Work to complete: Gather every line in the material below that contains the word "viewer". Case matters.

Source records:
--------------------------------

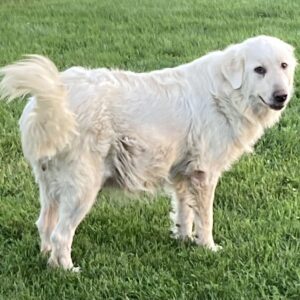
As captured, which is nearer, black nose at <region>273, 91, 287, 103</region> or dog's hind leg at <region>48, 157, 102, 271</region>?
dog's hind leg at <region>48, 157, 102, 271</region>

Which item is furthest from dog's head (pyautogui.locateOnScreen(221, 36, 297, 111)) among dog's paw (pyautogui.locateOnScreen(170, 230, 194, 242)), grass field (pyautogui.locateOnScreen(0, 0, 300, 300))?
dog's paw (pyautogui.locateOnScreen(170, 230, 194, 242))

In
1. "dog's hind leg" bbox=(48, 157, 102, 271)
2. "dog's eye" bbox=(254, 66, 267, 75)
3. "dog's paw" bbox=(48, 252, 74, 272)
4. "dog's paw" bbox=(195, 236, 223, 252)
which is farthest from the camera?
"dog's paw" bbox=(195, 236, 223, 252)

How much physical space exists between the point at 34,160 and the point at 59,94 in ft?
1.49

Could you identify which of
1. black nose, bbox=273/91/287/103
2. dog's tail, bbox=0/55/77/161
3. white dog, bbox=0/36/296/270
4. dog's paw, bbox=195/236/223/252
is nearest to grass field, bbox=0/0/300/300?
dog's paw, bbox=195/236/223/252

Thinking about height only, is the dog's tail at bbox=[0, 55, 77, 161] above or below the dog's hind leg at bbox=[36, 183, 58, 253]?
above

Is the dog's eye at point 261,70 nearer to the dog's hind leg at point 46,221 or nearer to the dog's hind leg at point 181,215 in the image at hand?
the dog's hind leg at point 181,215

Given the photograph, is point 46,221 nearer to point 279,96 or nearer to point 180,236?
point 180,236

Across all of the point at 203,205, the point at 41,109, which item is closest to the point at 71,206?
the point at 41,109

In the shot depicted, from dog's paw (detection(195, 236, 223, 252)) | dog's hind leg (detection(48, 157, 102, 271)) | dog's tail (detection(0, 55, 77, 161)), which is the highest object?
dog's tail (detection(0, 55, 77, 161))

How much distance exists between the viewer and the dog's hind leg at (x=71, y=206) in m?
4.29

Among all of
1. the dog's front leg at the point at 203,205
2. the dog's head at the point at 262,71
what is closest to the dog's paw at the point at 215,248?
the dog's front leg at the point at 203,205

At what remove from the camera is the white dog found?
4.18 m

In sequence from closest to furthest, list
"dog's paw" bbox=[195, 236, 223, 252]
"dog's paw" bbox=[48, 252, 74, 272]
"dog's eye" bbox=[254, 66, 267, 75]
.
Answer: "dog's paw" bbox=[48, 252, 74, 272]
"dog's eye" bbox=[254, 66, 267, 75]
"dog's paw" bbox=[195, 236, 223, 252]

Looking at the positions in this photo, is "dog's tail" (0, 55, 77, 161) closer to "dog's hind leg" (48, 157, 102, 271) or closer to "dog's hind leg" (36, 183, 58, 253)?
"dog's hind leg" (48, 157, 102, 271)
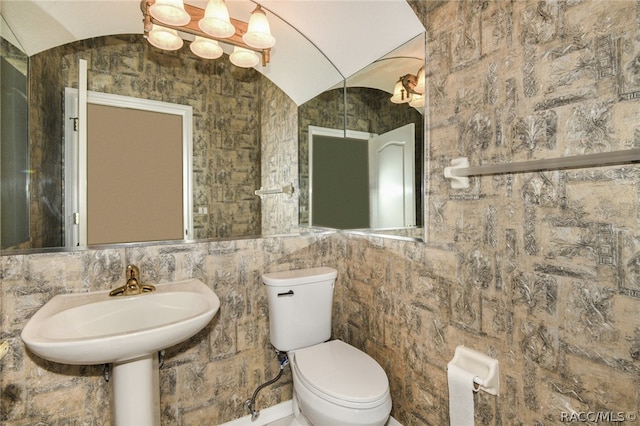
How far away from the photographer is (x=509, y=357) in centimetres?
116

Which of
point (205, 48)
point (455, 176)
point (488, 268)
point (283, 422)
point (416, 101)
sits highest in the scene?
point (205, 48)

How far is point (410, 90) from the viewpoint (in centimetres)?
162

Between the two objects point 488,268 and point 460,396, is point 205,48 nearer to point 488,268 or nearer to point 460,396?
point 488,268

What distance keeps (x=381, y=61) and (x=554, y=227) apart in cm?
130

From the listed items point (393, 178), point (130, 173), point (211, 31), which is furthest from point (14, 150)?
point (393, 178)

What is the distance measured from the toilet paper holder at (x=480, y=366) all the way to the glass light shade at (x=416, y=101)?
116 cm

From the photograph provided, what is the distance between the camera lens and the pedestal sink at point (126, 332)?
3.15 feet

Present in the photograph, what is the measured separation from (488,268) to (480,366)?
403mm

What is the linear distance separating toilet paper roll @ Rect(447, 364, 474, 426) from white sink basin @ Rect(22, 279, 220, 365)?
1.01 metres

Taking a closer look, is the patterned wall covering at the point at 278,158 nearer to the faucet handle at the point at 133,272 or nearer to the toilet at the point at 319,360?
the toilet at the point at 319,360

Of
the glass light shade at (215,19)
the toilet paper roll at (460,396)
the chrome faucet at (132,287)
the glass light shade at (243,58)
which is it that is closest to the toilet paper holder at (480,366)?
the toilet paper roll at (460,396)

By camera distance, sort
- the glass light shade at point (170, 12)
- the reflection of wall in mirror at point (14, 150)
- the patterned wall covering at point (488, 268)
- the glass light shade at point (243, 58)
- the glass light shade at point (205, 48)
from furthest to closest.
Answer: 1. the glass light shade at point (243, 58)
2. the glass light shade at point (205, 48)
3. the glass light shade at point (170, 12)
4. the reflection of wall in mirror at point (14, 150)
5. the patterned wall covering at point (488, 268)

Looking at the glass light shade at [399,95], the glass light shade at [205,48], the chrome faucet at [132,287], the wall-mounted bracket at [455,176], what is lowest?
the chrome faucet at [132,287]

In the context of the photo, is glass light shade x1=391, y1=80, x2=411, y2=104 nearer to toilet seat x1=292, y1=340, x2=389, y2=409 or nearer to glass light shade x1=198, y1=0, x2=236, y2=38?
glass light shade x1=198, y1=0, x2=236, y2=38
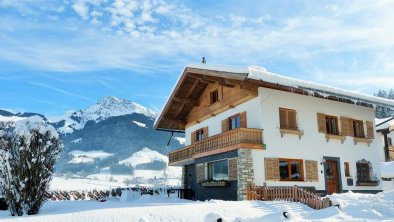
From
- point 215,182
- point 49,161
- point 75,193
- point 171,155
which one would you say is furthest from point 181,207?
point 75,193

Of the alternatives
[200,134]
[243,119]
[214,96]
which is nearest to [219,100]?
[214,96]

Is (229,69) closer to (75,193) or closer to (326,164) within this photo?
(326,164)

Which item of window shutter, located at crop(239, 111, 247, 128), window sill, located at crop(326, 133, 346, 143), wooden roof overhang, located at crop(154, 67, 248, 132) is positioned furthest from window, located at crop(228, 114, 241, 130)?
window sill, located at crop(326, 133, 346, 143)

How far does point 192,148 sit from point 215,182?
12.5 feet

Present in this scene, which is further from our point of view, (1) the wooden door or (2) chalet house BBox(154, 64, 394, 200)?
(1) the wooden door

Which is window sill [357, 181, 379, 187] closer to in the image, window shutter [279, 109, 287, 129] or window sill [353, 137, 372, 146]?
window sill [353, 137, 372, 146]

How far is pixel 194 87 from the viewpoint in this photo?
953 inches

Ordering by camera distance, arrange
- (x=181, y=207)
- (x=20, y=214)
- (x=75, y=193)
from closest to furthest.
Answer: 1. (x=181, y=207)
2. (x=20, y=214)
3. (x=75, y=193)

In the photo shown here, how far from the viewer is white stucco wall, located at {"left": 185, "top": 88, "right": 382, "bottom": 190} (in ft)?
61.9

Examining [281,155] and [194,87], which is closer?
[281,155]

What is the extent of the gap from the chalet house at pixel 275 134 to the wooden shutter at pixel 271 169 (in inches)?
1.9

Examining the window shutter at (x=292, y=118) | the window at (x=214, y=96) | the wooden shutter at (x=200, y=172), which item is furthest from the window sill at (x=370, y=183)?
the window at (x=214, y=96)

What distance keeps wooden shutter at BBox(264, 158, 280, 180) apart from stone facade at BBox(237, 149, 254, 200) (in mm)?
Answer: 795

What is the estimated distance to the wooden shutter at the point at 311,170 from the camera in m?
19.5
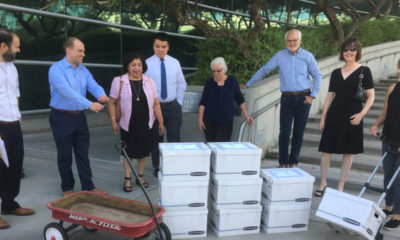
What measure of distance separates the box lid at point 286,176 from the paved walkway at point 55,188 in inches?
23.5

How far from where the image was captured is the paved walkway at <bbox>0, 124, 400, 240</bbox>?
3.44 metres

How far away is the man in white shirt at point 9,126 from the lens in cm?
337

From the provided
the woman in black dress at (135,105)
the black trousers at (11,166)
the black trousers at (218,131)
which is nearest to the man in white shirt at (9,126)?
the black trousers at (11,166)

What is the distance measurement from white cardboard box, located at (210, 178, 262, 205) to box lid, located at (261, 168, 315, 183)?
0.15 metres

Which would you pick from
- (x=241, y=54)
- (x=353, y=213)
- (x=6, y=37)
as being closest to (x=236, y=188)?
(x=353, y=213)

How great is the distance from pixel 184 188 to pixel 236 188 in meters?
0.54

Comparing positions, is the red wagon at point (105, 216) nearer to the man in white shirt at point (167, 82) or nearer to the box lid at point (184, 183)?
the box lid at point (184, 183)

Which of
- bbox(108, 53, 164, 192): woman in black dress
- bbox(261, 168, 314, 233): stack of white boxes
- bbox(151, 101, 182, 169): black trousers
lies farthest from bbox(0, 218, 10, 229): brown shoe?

--------------------------------

Response to the exercise:
How much distance exists between the viewer and the dog's hind leg at (x=71, y=206) in m?
In the photo shown here, how far from the viewer is white stucco wall, located at {"left": 185, "top": 88, "right": 382, "bottom": 190} (in ft)?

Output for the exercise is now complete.